* _SUPPLIED ENTRIES_
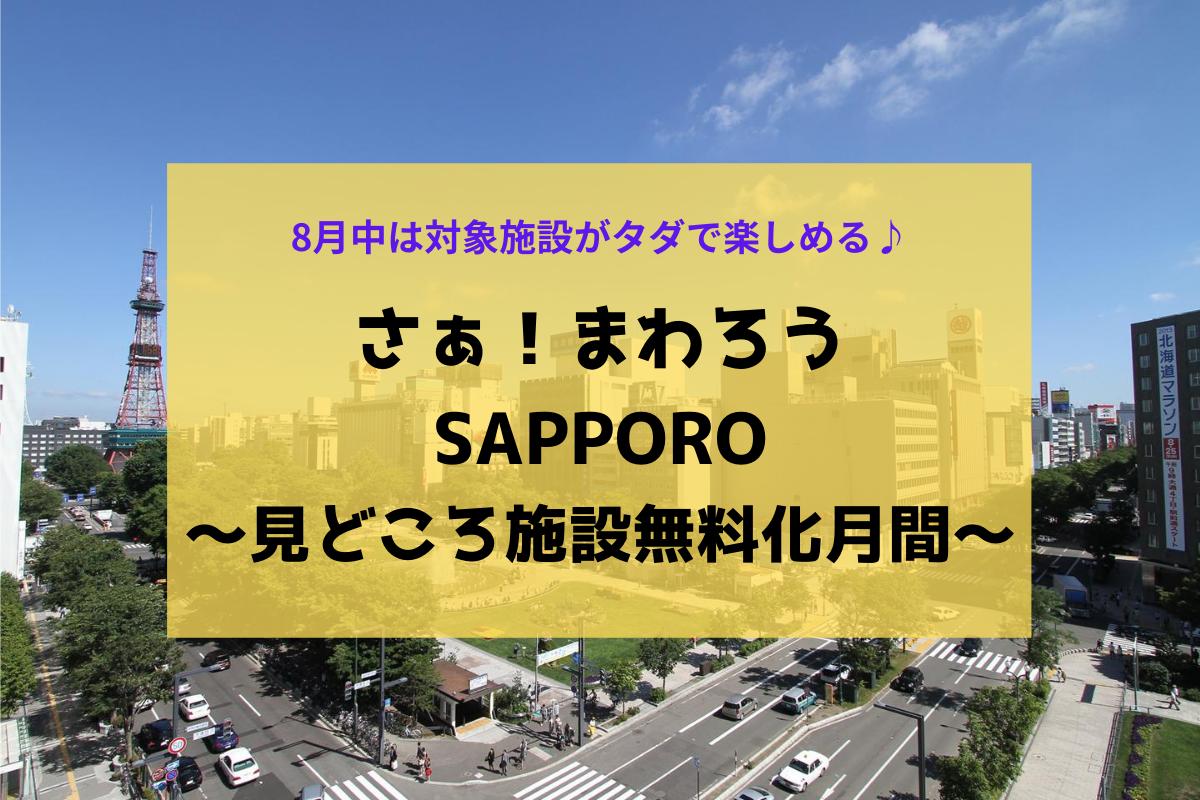 【8/1~30】夏休みは無料で札幌の観光名所を楽しもう♪『さぁ!まわろうSAPPORO~見どころ施設無料化月間~』【キャンペーン】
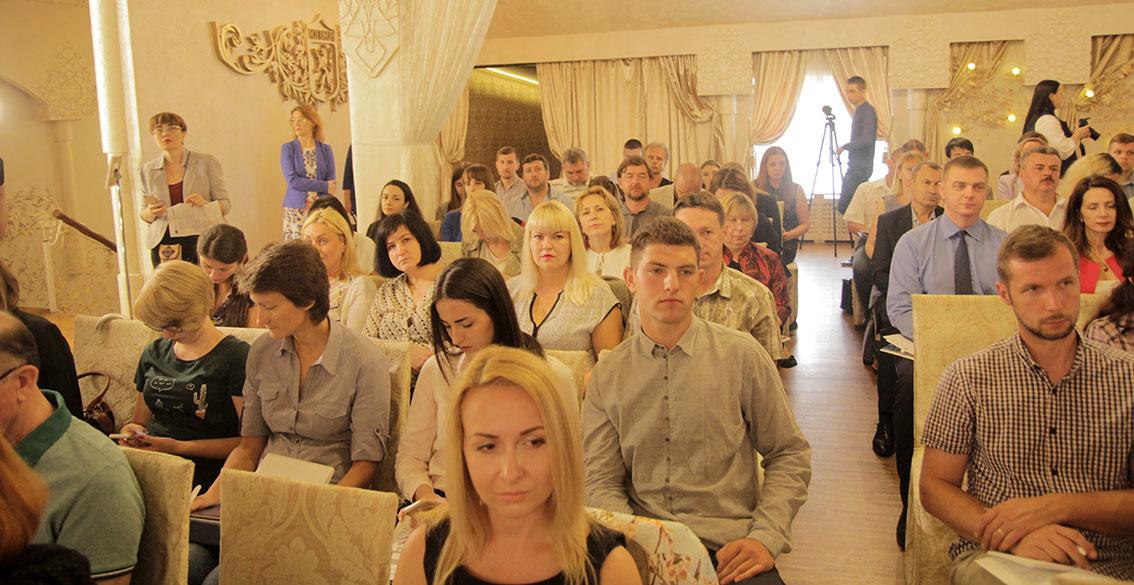 """Конференція """"Україна - ЄС: коли зникають кордони"""""""
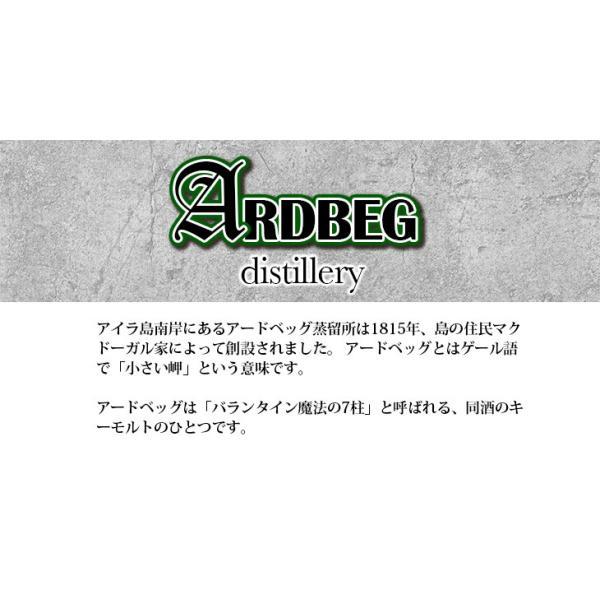 送料無料 アードベッグ アン オー 700ml シングルモルト スコッチ ウイスキー 洋酒 46.6度 正規品 箱入 アードベック|enokishouten|02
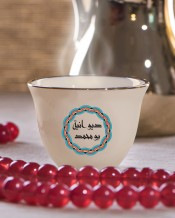 Wavy Circle Design 6 Arabic Coffee Mugs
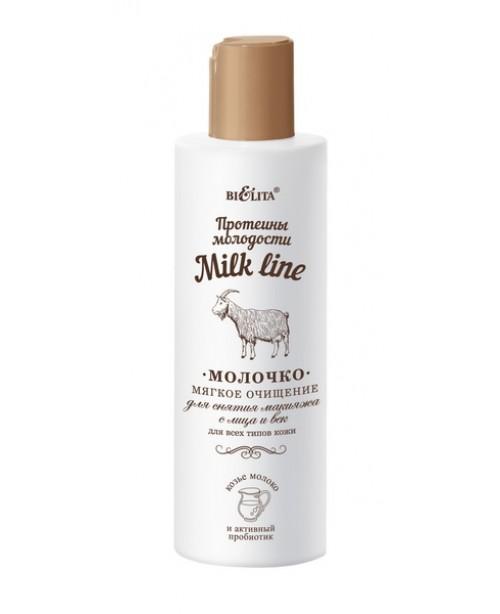 Milk line (Протеїни молодості)_МОЛОЧКО д/зняття мак-у з обл-я та пов М'яке оч-я д/всіх т шкіри,200мл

* _PROBLEM TO SOLVE_
From the line holding "Wavy Circle Design 6 Arabic Coffee Mugs" to the last line of the listing, please output each line exactly as it stands. Pictures stay out of the copy.

* _WORKED SOLUTION_
 Wavy Circle Design 6 Arabic Coffee Mugs
 Milk line (Протеїни молодості)_МОЛОЧКО д/зняття мак-у з обл-я та пов М'яке оч-я д/всіх т шкіри,200мл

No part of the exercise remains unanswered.